# start of Excerpt

Logos Academy Debate Team 2010

Logos Academy Debate Team 2010

Tuesday, January 4, 2011

Both parents should assume equal responsibility in raising a child children.

by Yvanna Yunez
Despise all your friends and relatives, your family should be the pillar of your success.
There are many thoughts about, who’s in charge of the success of others and the answer could be: You are your own success, BUT that besides all, think about your childhood, ¿who were the people that support you and guide you to the right path? The answers are two words that in the dictionary could have a common meaning but in your heart should mean everything, MOM and DAD; they are your family, your guides, and your inspirations as some people call them. They are the ones that besides all your mistakes NEVER will let you down, they who after every fall will help you getting up, those who say we are here when no one is, your parents are part of your consciousness that few ever see or appreciate, they are the reason that you have to succeed in your life, you might think that success can be for yourself, but thanks to your parents you were there to achieve that success.
The parent's place in the life of a boy is impressively important, not only for children but for parents themselves, ¿why? When a parent takes on the responsibility of love the child, make it part of your life completely, is when that parent truly deserves a child.

# end of Excerpt
# start of Data rows

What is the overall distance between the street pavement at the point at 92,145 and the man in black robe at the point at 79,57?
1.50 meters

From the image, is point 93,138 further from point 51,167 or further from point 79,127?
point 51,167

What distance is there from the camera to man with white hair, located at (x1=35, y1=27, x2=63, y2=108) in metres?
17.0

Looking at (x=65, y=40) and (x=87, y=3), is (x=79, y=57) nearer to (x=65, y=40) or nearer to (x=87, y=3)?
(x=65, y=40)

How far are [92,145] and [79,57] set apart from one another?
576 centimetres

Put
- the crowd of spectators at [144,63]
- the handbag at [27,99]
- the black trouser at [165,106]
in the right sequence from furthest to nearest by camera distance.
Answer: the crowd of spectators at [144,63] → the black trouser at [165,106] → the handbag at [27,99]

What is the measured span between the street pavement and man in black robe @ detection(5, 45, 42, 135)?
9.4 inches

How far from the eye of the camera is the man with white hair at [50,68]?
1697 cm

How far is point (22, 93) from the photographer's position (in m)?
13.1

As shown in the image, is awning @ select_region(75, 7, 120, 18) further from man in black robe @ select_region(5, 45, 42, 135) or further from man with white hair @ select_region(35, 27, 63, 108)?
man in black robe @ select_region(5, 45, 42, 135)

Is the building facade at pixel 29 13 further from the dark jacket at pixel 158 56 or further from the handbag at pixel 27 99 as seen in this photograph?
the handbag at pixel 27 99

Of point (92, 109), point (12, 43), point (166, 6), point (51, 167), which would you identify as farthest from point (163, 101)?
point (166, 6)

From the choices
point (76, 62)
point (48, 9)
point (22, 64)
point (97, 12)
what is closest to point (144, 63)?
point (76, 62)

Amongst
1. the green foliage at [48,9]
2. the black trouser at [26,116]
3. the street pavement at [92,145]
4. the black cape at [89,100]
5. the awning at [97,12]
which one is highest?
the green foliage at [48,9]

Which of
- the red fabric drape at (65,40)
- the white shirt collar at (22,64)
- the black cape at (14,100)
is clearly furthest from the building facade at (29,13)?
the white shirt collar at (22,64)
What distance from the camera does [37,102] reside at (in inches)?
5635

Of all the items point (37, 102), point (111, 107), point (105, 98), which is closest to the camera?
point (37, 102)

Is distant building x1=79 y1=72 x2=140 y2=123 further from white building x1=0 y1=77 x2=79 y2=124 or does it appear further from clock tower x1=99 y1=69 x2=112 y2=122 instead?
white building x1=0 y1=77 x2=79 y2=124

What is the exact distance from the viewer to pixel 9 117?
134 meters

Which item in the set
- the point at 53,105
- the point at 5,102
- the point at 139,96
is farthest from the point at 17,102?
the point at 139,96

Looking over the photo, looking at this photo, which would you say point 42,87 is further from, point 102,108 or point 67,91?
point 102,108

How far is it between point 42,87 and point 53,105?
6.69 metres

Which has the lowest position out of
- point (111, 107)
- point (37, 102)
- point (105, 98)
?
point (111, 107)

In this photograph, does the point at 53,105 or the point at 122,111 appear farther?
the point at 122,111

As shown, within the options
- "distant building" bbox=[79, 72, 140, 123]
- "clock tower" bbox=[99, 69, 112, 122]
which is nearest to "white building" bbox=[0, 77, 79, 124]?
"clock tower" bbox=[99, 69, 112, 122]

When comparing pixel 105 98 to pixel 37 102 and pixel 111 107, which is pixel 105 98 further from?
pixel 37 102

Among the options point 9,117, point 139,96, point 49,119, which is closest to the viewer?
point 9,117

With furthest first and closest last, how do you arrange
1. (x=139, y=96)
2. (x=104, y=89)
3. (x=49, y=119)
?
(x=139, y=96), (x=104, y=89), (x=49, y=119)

# end of Data rows

▶ **Short problem 1**
Answer these questions about the debate team post:
(a) Who is named as the writer?
(b) What date is shown on the post?
(c) Which two words does the post give as the answer to who supported and guided you?
▶ **Short problem 2**
Print a passage of the debate team post word for word. Begin at the words "The parent's place" and stop after "deserves a child.".
The records were drawn from a separate source.

▶ **Correct output 1**
(a) Yvanna Yunez
(b) Tuesday, January 4, 2011
(c) MOM and DAD

▶ **Correct output 2**
The parent's place in the life of a boy is impressively important, not only for children but for parents themselves, ¿why? When a parent takes on the responsibility of love the child, make it part of your life completely, is when that parent truly deserves a child.